Davvero bello, fili di immagini e parole che si srotolano
dimmi ora
che l’hai r a p p r e s o il viso
e la digitale ha raggelato ogni linfa
in quei grammi di luce pesta memoria
pesata in un ciclo diverso
dimmi cosa
dimmi
cosa ti è rimasto nella muta del sangue?
Un castello o un cestello di mollette colorate
acque reflue della passione fattasi meno di segni
filiato-io di reti da caccia
al(b)a che non arriva mai alla sorgente della notte e
resta àncora il buio
nel cristallino del occhio
come in uno scavo nella f(r)onte.
ef-fe per ringraziare effe
ma lo sai che mi hai commosso!
effeffe (commosso viaggiatore)
La cellula (impazzita e dissidente) W. Benjamin (già M. Proust) di Ischia del PARTITO COMUNISTA DANDY , che si batte instancabilmente contro la “zittatura del paroletariato”, segnala un delizioso libro di Ulf Peter Hallberg, “Lo sguardo del flaneur”, Iperborea Milano 2002, pp. 317, euro 18,00, prefazione di Claudio Magris: con la compagnia fantasmatica di Walter Benjamin e Anna Blume, l’autore viaggia attraverso la vecchia Europa, da Berlino a Praga, da Mosca a Pietroburgo, da Kiev a Cracovia, da Bratislava a Budapest, ma anche a Parigi, New York, Vienna. Interroga Paul Auster e Robert Menasse, Elfriede Jelinek, Péter Nàdas, Peter Estherazy, Gyorgy Konrad, Reinhard Jirgl, Ivan Klima, Gisela Freund, Yves Bonnefoy, gli attori orfani di Kantor etc.
Come un’ombra, il flaneur sfiora le cose, gli oggetti, le persone senza sistematicità, muovendosi ai margini, non cerca una (improbabile) risposta definitiva essendo la realtà precaria e impermanente. Citazioni e fotografie si alternano in un testo tra i più amati dai comunisti locali (instancabili flaneur tra il balconcino fiorito e il cesso, dalla cucina al letto-divano-scrittoio).
grandissimo cellulare che dissidi ( cifra comunista dandy di tutte le cellule comuniste dandy è l’eresia.erosia) tenterò di procurarmi il libello sul flaneur circonflesso. saluti al castello aragonese che vegliò sulle nostre creazioni
effeffe
Il vero miracolo
era di rimanere inchiodato
per un solo braccio
al destino
mi piacque molto.
Grande Giorgio! C’ è un tessera per me al PCD “M.Proust” di Ischia?
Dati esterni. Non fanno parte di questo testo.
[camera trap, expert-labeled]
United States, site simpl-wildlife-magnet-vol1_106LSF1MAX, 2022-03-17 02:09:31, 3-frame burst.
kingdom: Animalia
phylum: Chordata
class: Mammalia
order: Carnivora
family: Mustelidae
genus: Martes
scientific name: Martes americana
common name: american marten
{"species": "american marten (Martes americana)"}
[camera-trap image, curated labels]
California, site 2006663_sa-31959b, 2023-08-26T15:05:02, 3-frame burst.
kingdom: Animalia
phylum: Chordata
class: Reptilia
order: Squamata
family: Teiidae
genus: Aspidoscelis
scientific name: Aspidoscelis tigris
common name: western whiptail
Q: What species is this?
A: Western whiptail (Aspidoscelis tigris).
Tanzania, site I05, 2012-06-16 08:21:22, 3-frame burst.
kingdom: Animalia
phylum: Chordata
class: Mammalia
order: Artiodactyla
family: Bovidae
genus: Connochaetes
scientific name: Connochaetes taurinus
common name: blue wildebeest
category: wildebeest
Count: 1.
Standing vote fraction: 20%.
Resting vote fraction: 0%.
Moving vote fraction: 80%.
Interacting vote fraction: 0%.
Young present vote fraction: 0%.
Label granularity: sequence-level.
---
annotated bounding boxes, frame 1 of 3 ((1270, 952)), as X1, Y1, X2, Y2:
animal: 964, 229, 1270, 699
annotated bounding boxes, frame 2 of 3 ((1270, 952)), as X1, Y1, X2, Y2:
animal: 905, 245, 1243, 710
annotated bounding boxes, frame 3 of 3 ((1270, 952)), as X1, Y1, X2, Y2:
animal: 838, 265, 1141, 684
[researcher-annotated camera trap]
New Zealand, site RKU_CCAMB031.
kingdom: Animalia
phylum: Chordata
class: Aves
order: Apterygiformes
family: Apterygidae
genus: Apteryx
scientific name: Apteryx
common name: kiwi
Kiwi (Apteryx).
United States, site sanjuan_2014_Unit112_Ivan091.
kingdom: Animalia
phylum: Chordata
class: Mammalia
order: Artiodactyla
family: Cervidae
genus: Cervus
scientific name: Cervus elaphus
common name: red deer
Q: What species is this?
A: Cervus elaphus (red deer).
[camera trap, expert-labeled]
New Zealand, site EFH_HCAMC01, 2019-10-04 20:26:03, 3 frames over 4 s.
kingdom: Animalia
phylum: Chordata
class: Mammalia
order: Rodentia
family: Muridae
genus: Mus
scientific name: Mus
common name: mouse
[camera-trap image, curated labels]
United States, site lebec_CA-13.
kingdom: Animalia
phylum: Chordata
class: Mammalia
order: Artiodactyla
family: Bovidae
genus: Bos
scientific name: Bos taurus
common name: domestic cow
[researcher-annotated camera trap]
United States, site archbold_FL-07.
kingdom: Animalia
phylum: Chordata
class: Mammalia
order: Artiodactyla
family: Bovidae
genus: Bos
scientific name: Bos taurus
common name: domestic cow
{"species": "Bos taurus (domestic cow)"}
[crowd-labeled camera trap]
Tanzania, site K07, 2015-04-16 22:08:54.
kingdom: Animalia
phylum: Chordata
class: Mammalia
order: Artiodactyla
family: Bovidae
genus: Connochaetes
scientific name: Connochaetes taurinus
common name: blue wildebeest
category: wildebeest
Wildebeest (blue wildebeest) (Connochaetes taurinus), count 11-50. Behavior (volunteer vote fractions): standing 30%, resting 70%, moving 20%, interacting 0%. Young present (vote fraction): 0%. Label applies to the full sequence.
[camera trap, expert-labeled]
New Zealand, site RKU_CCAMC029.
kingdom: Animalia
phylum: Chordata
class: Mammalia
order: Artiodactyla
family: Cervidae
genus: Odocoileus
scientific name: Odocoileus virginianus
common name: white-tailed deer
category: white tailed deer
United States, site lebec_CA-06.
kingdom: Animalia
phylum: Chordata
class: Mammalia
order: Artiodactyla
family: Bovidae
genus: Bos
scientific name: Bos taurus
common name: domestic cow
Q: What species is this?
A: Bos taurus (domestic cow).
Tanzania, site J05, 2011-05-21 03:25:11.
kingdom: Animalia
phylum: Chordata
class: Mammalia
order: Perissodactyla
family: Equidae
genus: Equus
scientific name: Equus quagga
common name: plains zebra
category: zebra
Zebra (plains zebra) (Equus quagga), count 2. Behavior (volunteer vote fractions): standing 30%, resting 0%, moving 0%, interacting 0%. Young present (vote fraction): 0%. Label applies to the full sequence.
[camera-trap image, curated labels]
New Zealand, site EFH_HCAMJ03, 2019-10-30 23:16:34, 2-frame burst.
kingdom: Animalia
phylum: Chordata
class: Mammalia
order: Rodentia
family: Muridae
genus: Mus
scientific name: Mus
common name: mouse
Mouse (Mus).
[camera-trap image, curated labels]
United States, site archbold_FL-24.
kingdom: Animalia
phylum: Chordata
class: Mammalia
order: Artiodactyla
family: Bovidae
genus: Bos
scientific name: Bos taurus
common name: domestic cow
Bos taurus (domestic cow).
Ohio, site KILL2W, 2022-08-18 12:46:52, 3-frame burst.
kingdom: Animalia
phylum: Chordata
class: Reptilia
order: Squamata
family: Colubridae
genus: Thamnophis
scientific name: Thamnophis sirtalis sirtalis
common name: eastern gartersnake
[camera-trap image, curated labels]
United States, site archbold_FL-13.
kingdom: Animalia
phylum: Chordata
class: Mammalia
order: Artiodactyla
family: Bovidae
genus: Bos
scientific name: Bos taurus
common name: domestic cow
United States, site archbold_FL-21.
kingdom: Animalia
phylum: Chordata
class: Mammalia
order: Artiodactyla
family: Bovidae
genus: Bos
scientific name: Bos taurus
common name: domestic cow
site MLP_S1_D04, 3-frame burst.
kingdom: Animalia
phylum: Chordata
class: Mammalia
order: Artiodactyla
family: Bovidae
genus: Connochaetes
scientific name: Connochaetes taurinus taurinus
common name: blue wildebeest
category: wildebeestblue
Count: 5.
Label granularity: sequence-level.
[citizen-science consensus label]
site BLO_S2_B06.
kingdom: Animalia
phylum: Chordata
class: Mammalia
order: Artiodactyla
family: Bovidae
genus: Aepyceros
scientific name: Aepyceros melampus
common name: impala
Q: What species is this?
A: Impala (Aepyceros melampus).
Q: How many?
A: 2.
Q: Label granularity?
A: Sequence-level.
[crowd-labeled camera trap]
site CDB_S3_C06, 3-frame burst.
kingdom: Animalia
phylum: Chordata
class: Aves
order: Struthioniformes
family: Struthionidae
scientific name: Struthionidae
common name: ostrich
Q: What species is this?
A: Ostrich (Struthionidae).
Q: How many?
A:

Per averla, sono disposto a leggere non solo “lo sguardo del flaneur”, ma anche tutti gli altri libri che segnalerai e, previo esame di ammissione, accere alla sospirata tessera. Così ci aggiorniamo : negli anni cinquanta sessanta ( e anche inizio anni settanta nei paesi) prima di avere la tessera del Pci bisognava attaccarne manifesti, montare e smontare palchi e vendere l’unità la domenica! Ah, che tempi!….O tempora o mores!
bello davvero, un canto da zingaro cardillo…V.
la vita è altrove:qui
c.
sono molto d’accordo col primo commento di Salvatore d’Angelo. Ma il risultato è comunque visionario, come da effeffico manuale, del resto.
Se nei cinema, t’immagini?, si proiettasse una cosa così per una bella mezz’ora, forse il pubblico comincerebbe a svegliarsi un tantino e a uscire dalla debordiana società dello spettacolo, per entrare in uno stare insieme più umano.
@ sparz
..e quello che dici, a proposito del pubblico, succederebbe proprio perchè effeffe ha ben letto “criticamente” la “società dello spettacolo” di Debord, e ne applica la lezione attraverso la creatività dei suoi photoshoperò.